GigSmart runs two React Native apps and a web client against one graph, the case where GraphQL actually earns its complexity, because each client owns the shape it needs from shared entities. For the client layer I went with Relay over Apollo. The reasoning: Relay’s compiler enforces fragment colocation, so every component declares exactly the data it consumes and the compiler stitches those fragments into one optimized query per screen. That’s a guardrail. It structurally prevents the over- and under-fetching that quietly rots a large multi-client codebase. Apollo is easier on day one and sprawls on day three hundred. Relay is the “build the tracks” choice: more upfront discipline (compiler, fragments, a normalized store) for a client that’s going to scale across surfaces. The train only moves as fast as the tracks it’s built on, and Relay lays better track.— see: works / GigSmart

the principle under it

Complexity is only worth it when it buys you a guardrail you’ll actually lean on.
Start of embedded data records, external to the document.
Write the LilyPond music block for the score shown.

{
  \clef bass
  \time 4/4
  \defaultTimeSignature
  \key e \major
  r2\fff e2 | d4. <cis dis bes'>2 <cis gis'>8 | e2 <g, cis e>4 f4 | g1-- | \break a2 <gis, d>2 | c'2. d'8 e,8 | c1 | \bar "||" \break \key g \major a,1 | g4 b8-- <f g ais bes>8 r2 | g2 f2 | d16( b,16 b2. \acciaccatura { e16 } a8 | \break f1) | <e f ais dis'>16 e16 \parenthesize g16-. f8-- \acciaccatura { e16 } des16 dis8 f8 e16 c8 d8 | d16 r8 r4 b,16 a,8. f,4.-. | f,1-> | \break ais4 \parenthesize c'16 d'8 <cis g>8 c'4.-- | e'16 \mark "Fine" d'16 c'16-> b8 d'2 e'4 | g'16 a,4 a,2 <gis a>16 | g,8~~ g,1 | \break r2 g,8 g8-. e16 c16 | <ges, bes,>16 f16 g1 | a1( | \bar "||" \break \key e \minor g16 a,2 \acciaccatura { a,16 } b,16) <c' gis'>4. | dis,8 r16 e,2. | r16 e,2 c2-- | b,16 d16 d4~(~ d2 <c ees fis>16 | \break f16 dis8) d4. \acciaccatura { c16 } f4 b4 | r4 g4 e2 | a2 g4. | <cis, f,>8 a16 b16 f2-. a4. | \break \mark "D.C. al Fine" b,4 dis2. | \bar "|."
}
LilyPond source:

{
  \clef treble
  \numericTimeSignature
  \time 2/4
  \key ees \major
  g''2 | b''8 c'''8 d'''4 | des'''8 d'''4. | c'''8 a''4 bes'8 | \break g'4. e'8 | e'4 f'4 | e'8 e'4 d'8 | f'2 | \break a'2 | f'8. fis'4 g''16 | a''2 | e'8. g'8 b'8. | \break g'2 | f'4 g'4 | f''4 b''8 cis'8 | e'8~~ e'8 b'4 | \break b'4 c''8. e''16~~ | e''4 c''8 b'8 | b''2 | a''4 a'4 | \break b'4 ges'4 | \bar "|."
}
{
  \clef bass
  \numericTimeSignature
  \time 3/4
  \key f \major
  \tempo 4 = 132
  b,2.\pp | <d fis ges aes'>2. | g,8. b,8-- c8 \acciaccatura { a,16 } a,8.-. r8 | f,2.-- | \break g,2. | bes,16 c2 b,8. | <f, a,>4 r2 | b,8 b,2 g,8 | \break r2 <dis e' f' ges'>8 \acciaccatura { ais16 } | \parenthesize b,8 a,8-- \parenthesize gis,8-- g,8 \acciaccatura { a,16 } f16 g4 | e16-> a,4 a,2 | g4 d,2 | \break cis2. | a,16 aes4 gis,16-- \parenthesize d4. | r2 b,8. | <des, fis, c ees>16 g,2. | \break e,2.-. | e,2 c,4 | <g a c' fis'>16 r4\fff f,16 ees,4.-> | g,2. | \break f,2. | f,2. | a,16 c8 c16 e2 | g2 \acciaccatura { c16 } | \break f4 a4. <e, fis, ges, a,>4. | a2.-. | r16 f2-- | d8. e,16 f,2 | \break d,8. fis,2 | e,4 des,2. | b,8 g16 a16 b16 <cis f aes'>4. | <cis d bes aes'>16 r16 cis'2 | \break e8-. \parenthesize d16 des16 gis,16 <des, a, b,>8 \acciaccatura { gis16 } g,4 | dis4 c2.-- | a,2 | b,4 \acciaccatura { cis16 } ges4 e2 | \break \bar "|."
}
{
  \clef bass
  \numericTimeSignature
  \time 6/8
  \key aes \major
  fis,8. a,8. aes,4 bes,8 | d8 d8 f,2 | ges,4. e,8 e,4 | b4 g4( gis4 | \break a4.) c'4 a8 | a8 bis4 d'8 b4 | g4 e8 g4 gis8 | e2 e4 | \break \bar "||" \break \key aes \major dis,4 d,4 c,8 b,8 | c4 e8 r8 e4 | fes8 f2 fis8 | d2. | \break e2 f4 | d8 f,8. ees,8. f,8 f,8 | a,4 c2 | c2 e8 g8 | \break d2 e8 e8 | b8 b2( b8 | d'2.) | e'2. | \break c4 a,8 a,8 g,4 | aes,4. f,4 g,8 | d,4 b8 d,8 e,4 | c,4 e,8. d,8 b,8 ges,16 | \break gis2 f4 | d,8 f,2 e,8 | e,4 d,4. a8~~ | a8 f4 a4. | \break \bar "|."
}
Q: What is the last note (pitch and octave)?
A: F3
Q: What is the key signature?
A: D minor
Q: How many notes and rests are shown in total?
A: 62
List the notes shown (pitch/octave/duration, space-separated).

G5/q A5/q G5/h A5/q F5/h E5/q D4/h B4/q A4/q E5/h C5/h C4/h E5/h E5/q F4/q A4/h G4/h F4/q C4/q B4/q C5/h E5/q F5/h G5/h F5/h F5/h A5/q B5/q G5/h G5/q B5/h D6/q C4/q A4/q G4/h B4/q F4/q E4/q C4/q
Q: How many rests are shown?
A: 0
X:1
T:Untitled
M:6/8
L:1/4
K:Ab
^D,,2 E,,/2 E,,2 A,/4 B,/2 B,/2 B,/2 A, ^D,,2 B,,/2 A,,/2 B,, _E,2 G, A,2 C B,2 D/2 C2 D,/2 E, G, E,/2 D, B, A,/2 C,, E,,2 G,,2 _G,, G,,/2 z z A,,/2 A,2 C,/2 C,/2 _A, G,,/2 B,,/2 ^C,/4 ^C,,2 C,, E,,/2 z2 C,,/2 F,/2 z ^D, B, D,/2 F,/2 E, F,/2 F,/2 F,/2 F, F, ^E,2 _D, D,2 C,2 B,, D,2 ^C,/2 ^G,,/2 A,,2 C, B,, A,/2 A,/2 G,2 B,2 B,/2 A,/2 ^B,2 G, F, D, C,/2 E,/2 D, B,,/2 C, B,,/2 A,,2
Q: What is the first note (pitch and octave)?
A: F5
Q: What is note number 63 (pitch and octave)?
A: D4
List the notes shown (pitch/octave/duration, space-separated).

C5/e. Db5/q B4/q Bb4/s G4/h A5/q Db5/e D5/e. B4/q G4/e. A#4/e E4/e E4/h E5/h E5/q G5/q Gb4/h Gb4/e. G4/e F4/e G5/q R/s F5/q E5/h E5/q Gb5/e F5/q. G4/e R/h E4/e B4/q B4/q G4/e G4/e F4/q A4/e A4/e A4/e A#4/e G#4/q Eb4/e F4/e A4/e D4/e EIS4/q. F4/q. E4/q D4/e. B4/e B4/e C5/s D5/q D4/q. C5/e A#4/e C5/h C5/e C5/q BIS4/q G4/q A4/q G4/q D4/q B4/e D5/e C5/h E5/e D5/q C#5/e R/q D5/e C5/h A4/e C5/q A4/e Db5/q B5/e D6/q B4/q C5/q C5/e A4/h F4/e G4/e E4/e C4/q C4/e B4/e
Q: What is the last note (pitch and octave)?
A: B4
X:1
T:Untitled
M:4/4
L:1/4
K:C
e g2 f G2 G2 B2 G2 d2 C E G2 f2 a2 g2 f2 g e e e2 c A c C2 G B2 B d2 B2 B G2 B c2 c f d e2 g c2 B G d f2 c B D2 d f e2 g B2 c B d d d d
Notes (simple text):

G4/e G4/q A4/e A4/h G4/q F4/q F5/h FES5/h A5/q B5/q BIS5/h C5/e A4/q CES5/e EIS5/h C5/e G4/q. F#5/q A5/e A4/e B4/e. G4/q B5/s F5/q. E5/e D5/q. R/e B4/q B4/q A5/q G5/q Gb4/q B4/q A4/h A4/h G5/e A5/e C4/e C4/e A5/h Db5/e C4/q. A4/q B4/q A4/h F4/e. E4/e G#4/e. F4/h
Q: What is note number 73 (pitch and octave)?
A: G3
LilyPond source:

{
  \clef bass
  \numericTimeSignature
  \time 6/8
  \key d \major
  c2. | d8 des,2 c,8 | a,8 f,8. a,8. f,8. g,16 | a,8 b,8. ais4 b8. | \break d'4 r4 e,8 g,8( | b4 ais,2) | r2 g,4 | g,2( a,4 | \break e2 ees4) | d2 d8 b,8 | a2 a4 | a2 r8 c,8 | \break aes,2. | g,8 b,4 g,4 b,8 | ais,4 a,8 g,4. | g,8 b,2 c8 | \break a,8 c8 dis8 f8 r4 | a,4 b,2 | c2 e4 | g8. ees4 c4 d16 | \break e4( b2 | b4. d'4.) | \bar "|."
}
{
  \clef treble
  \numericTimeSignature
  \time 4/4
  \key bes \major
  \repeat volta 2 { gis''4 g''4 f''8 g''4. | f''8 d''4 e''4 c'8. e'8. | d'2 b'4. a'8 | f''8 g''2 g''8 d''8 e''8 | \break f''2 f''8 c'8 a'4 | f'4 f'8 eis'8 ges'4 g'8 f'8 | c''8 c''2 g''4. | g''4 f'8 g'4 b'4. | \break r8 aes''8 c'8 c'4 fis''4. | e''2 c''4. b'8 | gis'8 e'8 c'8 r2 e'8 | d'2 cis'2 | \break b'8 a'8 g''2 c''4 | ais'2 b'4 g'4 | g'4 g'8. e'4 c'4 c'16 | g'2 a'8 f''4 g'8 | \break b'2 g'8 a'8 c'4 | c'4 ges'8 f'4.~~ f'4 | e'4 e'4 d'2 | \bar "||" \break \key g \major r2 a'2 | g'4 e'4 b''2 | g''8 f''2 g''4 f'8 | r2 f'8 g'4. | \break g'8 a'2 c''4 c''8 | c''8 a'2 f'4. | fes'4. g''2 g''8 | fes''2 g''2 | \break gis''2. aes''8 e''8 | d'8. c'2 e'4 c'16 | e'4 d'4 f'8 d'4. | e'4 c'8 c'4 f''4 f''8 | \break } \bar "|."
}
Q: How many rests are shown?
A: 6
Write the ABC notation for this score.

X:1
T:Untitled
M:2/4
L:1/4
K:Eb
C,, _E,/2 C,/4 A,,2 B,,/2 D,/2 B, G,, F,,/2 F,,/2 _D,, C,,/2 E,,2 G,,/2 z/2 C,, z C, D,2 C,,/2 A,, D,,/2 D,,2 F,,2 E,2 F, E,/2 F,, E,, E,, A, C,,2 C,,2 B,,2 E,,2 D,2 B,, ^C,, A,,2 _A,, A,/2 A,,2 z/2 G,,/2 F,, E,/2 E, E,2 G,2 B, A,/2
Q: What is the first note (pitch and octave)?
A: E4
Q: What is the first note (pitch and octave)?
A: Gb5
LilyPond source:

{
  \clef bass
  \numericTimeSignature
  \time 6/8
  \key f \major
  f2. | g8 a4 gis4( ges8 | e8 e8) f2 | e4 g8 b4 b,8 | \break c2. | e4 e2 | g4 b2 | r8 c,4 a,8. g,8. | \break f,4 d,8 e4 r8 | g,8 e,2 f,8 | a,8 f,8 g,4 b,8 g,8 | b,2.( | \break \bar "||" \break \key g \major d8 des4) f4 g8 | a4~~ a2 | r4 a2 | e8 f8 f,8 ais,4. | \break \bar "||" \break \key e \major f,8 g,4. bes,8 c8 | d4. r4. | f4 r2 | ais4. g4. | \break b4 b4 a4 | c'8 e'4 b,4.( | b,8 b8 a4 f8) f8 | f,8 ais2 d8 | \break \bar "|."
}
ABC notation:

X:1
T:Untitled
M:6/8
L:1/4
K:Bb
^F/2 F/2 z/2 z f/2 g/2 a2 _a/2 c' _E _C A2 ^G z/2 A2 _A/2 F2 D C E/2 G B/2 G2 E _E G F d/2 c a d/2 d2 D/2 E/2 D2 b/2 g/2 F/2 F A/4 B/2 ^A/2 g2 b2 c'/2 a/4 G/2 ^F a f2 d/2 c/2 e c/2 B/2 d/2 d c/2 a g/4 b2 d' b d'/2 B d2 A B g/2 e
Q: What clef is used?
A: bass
A graph for one client is overhead; a graph for many clients is leverage, but only if the tooling enforces the discipline instead of trusting everyone to remember it. Autonomy with guardrails beats autonomy on the honor system every time, because the honor system fails silently and you find out in a perf review three quarters later.

the gaps — what it costs even when it’s right

The N+1 problem is now yours. A graph that lets clients ask for anything will happily fan one query into a hundred database calls. Resolvers, batching, and dataloaders are table stakes, not nice-to-haves, and they’re invisible until something’s slow.

Relay’s discipline has a learning curve. Fragment colocation and the compiler are exactly the point, but they’re also the ramp. New engineers don’t get it for free. You’re buying long-term structure with short-term onboarding friction.

Caching and auth get harder, not easier. HTTP caching mostly evaporates when everything’s a POST to one endpoint, and field-level authorization is something you have to design in. The graph moves those problems; it doesn’t delete them.